Abstract: ShopRunner is an e-commerce company that receives feeds of product data from many different retailer partners, including large department stores and retailers that specialize in apparel, electronics, nutritional products, and more. This data includes both images and text fields like product name and description. In order to combine these millions of products into one unified catalog for our marketplace, we need to fit them all into one unified taxonomy and determine various attributes. For apparel, which I will be focusing on in this talk, these attributes include color, pattern, sleeve length, season, fabric type, and country of origin. In typical retail settings such classifications are all performed manually, but at ShopRunner we have been developing deep learning models to automate the vast majority of this work.
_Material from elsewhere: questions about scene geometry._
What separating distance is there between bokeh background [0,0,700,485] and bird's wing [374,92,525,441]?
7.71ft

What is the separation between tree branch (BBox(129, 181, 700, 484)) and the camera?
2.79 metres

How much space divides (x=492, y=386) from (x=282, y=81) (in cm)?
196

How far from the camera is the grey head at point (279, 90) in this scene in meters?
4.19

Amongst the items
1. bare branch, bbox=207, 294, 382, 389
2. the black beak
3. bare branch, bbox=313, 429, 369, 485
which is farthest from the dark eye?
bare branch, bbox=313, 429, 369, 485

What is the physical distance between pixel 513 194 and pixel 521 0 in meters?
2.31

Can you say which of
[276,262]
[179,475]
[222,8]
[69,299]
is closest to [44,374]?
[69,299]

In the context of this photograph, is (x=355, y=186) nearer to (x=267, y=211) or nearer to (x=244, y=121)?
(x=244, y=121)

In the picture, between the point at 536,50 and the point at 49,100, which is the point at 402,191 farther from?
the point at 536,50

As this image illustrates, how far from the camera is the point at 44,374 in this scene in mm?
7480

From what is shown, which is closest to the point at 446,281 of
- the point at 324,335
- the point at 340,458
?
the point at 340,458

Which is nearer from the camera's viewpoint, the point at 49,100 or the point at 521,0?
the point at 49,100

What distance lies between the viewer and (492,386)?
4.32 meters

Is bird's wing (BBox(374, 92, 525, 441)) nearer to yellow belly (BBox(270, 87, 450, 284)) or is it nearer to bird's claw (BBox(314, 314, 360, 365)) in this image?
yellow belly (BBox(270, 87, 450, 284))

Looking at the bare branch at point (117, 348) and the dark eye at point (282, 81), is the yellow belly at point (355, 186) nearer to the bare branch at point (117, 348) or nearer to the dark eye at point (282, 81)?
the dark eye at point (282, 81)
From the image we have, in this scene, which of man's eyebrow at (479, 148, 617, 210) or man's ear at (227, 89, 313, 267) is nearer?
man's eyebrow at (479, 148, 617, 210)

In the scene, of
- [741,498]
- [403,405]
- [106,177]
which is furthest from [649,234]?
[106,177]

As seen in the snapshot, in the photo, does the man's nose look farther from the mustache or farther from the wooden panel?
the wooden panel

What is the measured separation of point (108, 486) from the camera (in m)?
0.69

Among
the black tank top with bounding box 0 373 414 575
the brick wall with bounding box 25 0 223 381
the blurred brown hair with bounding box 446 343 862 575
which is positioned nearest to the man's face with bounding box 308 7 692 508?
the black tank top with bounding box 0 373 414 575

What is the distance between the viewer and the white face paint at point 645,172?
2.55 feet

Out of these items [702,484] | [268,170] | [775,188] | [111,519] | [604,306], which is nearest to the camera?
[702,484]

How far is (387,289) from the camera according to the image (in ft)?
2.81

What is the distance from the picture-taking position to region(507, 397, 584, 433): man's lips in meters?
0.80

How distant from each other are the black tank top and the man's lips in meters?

In this talk I will motivate the benefits of combining image and text data for classification problems, and introduce our newly open sourced library for building multi-task computer vision and natural language processing deep learning pipelines using PyTorch. Using a variety of real world examples, I will walk through multiple strategies that we have employed at ShopRunner for combining images and text to classify apparel products. This will include an overview of the basics of transfer learning, a discussion of evaluation metrics and their tradeoffs in a business setting, and the overall design of our production product catalog enrichment system.
Bio: Ali Vanderveld is the Director of Data Science at ShopRunner, where her team leverages data from a network of over 100 retailers to build products for their 6 million members. Prior to ShopRunner, she was a staff data scientist at Civis Analytics, a consulting and software startup that helps companies, nonprofits, and political organizations better utilize their data. She has also worked at Groupon and as a technical mentor for the Data Science for Social Good Fellowship. Ali has a PhD in theoretical astrophysics from Cornell University and got her to start working as an academic researcher at Caltech, the NASA Jet Propulsion Laboratory, and the University of Chicago, working on the development teams for several space telescope missions, including ESA's Euclid.